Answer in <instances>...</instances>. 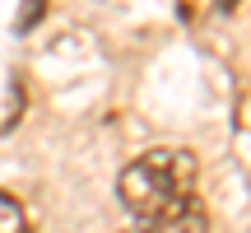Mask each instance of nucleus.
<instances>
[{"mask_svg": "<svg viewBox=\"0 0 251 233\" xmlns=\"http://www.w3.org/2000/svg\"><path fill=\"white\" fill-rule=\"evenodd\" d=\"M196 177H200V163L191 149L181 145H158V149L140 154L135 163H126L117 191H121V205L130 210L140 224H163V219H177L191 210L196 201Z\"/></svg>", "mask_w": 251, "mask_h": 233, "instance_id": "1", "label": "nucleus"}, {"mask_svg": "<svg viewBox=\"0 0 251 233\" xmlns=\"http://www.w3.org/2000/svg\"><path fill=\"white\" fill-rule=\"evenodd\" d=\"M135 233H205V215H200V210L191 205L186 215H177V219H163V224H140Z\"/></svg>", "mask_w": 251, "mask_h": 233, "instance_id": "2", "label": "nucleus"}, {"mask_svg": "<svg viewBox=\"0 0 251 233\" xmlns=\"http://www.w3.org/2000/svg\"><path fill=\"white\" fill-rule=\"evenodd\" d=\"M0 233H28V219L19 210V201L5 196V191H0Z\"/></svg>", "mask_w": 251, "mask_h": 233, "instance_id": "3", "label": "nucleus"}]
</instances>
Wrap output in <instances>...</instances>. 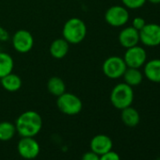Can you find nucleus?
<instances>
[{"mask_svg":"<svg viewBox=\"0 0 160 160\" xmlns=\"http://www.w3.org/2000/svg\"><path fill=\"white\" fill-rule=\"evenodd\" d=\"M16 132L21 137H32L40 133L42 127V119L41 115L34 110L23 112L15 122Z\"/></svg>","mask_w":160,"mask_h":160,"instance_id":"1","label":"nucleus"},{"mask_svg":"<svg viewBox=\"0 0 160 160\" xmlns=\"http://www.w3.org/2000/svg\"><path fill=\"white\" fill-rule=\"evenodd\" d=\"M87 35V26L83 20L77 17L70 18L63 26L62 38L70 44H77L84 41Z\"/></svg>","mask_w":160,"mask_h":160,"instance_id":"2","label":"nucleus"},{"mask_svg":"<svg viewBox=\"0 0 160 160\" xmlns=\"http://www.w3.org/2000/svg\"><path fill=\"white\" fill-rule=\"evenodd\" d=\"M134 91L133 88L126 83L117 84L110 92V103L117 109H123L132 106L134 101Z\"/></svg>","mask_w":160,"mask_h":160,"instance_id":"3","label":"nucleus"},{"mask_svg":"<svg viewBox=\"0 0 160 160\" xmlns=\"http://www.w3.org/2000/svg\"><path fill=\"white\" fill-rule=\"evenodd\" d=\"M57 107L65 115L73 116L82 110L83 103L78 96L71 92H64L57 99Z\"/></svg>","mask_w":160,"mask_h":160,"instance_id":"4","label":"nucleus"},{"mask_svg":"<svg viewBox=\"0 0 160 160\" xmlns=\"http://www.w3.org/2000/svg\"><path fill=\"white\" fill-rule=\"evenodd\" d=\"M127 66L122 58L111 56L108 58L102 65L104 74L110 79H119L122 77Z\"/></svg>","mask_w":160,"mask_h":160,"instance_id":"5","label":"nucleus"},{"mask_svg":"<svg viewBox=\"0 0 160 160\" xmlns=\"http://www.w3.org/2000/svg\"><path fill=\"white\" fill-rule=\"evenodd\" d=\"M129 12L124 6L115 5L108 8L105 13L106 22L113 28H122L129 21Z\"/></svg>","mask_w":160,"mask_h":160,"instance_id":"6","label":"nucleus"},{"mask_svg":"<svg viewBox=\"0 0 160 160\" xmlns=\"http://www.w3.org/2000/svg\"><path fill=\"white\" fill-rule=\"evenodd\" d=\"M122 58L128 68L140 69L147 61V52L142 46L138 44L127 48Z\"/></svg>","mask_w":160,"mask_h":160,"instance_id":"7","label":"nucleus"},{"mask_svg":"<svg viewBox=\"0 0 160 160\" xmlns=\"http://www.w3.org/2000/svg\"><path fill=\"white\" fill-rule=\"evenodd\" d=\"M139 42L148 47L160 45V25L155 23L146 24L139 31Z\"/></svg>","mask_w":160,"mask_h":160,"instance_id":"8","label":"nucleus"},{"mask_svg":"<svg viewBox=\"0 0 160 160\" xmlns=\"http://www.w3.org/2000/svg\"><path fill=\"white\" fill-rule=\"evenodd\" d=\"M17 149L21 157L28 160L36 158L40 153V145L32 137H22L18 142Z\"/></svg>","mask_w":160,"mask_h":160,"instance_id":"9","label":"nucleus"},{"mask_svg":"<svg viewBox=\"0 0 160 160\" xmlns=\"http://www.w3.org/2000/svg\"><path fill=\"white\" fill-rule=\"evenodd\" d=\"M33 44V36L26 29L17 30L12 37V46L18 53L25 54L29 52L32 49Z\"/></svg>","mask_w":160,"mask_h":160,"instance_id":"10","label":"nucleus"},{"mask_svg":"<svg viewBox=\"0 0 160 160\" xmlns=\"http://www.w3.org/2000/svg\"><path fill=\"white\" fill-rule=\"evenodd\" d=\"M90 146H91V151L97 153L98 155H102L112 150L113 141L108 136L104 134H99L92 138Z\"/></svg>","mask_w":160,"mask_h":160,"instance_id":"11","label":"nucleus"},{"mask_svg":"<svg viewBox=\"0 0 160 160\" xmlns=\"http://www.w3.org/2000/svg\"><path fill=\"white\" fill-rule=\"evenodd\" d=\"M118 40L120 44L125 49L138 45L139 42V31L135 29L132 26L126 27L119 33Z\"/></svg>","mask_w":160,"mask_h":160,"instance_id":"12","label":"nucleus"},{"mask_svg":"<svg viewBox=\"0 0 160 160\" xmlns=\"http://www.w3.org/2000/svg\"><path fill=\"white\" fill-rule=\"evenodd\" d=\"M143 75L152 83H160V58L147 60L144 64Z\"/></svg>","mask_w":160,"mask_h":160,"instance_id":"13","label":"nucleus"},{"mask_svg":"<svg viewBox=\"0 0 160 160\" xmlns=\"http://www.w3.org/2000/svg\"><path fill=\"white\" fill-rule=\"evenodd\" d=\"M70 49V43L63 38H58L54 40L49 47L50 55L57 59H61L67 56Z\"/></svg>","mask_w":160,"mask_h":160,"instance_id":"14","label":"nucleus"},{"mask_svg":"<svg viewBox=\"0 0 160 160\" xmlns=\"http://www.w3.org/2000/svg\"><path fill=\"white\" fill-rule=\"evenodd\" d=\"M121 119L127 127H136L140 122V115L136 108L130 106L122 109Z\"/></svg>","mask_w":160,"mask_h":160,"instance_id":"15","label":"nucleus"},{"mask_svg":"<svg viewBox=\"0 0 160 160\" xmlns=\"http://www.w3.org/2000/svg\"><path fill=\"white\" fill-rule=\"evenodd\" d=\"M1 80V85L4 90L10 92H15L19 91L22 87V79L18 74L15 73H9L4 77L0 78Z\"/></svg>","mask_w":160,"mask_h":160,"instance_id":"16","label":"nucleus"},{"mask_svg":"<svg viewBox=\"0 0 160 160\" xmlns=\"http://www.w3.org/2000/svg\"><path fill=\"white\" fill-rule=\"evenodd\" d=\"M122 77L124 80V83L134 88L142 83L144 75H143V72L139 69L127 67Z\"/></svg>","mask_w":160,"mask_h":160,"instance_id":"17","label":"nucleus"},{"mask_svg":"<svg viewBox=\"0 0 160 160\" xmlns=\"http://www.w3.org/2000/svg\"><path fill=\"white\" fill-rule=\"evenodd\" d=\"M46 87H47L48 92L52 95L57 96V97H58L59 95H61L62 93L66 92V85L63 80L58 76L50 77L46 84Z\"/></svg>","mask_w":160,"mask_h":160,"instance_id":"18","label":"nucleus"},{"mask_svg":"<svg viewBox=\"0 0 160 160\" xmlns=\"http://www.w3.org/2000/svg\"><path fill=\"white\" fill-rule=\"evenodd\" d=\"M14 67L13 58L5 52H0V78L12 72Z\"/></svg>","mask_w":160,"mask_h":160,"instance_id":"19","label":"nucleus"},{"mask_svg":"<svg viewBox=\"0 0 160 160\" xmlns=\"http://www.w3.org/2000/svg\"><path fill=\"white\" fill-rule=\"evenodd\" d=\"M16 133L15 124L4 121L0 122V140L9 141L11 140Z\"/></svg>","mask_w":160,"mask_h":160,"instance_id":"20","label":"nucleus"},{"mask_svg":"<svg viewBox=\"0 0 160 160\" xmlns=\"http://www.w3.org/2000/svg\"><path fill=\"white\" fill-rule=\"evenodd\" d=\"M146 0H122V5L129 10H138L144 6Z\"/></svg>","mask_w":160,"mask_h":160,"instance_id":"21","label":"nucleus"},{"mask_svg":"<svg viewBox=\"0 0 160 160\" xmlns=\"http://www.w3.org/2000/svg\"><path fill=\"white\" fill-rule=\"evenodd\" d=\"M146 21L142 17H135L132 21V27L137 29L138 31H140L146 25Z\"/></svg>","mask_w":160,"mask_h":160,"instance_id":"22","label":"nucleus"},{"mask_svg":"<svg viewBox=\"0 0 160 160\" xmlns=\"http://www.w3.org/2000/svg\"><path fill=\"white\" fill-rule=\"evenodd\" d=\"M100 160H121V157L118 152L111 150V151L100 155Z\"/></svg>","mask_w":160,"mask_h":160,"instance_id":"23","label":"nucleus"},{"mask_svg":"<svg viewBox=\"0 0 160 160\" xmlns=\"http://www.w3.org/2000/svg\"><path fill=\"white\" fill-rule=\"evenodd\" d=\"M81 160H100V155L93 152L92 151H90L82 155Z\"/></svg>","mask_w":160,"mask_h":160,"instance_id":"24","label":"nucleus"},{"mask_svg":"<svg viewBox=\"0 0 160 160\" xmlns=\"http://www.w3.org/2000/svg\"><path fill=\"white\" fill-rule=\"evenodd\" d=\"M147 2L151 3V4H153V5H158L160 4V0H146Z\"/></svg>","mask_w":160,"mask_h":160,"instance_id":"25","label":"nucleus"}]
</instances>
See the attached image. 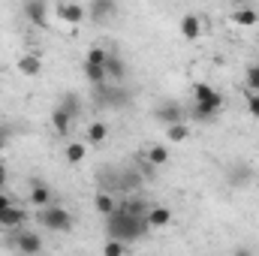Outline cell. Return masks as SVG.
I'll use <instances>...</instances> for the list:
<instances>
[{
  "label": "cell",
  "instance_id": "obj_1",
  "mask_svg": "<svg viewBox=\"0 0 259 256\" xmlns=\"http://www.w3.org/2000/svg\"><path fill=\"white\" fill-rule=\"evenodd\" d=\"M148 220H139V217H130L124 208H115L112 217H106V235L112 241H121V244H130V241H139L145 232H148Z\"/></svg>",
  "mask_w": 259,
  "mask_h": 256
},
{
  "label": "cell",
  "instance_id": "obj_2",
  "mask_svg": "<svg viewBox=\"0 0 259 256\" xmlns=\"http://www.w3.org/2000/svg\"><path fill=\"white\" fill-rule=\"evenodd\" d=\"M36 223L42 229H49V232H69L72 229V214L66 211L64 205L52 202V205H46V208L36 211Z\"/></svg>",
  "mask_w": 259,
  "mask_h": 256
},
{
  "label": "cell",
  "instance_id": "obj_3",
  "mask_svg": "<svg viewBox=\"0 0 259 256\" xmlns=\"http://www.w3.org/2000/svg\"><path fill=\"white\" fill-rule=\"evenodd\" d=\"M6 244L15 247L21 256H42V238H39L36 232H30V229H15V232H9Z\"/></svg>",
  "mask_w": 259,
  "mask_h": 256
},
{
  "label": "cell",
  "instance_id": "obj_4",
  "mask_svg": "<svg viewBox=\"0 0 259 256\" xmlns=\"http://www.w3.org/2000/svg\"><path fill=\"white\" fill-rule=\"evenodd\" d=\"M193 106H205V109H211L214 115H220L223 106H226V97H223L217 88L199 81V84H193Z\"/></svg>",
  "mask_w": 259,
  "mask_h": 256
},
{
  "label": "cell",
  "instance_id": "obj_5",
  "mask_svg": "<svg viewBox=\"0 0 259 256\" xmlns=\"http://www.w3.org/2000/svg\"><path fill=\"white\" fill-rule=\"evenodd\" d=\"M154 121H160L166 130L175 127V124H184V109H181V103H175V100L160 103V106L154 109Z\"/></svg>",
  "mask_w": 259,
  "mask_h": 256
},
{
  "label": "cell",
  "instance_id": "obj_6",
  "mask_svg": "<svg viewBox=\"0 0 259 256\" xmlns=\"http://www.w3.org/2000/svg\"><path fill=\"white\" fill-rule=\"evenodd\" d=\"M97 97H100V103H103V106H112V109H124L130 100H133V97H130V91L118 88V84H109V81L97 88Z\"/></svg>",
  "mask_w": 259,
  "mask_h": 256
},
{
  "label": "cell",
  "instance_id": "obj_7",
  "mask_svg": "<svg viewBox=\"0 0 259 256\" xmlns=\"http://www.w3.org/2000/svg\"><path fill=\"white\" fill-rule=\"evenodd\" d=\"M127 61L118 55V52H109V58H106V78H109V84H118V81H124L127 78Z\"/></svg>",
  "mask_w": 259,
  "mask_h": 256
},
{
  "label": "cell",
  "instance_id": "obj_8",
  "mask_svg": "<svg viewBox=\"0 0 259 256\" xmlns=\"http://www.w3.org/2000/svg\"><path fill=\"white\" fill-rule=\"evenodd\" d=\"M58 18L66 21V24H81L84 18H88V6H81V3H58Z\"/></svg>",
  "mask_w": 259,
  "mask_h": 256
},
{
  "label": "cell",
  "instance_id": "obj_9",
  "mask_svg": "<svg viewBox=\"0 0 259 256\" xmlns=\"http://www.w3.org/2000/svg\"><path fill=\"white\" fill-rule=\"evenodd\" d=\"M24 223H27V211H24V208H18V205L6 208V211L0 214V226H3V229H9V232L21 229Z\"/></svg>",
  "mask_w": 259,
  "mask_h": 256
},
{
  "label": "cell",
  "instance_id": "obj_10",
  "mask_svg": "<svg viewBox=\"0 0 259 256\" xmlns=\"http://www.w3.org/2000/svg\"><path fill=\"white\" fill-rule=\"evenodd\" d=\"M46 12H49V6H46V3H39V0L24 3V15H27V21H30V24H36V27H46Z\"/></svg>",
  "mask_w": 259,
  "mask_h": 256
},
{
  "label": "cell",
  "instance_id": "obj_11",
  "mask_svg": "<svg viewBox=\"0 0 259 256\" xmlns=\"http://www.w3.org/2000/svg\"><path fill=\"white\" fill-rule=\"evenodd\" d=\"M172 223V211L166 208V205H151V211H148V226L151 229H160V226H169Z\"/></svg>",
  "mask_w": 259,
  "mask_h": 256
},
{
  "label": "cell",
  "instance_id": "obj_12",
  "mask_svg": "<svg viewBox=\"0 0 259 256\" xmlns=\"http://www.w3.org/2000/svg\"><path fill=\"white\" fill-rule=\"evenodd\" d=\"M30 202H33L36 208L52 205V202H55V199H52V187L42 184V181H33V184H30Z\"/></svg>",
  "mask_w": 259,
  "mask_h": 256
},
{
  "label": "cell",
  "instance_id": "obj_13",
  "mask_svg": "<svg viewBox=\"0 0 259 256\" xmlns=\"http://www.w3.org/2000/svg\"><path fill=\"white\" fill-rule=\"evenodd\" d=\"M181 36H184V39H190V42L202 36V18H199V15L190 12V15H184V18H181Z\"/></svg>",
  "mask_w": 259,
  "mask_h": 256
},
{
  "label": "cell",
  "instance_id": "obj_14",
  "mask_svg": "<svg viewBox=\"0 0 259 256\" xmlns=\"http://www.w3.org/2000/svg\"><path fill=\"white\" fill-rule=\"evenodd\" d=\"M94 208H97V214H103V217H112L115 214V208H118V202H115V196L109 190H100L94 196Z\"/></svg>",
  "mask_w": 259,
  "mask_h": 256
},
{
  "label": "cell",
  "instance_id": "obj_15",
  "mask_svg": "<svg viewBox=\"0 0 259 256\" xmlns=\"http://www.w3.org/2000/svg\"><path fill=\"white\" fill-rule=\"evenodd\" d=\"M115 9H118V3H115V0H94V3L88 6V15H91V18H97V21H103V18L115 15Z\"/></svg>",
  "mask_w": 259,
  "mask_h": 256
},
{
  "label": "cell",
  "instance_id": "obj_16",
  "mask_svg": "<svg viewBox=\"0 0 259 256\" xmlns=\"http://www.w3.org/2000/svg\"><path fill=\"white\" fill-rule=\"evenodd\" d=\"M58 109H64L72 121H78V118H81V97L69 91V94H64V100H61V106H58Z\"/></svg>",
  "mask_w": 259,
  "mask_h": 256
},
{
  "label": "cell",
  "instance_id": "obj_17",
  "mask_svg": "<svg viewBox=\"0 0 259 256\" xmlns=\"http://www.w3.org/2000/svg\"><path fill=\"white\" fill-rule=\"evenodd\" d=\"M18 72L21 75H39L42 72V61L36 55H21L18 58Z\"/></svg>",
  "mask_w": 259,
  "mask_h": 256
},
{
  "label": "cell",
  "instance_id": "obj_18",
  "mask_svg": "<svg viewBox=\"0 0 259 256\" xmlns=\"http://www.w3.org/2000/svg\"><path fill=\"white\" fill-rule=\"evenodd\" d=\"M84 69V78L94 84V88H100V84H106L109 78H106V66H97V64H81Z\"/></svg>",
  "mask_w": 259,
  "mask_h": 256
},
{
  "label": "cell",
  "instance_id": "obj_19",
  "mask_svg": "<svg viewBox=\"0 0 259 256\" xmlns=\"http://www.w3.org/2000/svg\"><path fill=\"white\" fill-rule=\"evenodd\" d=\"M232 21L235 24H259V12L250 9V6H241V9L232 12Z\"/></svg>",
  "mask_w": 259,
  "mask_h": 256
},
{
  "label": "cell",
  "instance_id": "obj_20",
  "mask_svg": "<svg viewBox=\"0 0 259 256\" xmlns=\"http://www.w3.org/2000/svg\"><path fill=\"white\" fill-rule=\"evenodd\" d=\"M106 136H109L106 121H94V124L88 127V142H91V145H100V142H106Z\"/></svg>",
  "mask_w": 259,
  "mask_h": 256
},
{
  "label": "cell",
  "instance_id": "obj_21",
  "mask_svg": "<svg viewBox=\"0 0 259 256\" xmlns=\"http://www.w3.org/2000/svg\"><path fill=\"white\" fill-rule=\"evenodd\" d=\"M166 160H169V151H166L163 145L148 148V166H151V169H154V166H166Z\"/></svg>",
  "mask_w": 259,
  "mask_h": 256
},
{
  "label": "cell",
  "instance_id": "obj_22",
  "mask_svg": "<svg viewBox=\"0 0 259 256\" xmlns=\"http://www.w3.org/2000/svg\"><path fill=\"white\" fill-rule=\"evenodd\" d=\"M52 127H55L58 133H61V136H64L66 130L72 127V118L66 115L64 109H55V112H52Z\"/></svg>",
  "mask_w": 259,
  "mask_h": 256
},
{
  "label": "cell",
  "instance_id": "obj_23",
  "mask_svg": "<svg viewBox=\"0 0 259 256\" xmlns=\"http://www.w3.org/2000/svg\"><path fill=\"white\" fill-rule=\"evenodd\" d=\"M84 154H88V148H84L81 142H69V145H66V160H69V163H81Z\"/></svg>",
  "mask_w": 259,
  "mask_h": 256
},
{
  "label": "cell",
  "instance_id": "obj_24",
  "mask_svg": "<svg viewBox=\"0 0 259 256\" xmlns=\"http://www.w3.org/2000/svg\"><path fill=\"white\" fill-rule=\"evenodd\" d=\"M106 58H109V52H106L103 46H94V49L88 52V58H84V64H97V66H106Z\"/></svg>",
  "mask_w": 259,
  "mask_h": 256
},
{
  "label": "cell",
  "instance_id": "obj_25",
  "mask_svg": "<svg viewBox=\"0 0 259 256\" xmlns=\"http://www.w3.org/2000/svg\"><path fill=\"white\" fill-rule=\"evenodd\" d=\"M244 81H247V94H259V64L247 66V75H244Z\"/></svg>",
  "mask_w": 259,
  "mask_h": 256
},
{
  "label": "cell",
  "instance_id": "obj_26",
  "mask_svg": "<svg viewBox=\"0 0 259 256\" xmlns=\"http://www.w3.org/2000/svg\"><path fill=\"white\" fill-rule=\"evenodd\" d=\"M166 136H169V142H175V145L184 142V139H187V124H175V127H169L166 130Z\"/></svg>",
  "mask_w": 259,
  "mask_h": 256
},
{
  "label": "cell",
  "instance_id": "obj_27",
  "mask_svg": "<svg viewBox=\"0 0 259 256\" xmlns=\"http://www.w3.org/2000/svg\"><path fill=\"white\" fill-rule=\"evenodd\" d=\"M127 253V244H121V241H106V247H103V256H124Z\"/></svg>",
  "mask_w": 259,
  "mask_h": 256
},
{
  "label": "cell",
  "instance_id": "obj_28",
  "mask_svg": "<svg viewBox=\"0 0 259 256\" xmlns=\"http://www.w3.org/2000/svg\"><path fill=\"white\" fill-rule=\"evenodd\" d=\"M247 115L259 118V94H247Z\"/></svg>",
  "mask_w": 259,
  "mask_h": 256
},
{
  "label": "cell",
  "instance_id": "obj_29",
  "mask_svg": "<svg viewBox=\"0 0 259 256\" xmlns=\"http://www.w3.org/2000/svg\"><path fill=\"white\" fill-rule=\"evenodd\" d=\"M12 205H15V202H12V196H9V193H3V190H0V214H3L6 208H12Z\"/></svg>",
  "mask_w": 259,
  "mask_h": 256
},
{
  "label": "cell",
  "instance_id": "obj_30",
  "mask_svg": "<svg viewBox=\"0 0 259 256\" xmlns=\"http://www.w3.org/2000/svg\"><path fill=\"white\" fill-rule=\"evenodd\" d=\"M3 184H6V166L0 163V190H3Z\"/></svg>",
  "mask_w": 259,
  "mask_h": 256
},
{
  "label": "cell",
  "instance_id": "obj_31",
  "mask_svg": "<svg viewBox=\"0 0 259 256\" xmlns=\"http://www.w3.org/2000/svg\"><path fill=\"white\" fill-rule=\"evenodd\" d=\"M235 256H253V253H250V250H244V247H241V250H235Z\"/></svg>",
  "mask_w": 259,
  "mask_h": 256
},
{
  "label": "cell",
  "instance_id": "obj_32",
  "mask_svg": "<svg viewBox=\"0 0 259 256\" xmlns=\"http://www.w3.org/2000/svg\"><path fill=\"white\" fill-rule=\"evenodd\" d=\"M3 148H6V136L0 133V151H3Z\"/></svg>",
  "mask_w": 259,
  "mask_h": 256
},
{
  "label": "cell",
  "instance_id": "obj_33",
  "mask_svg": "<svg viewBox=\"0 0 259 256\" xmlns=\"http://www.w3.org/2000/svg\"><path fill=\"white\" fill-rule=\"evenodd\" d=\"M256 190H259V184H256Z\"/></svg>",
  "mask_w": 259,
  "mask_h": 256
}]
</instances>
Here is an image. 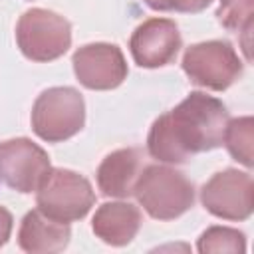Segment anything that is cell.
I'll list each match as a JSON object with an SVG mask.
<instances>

────────────────

→ **Task description**
Pull out every line of the data above that contains the string "list", matching upper and lower case exactly.

→ **Task response**
I'll use <instances>...</instances> for the list:
I'll list each match as a JSON object with an SVG mask.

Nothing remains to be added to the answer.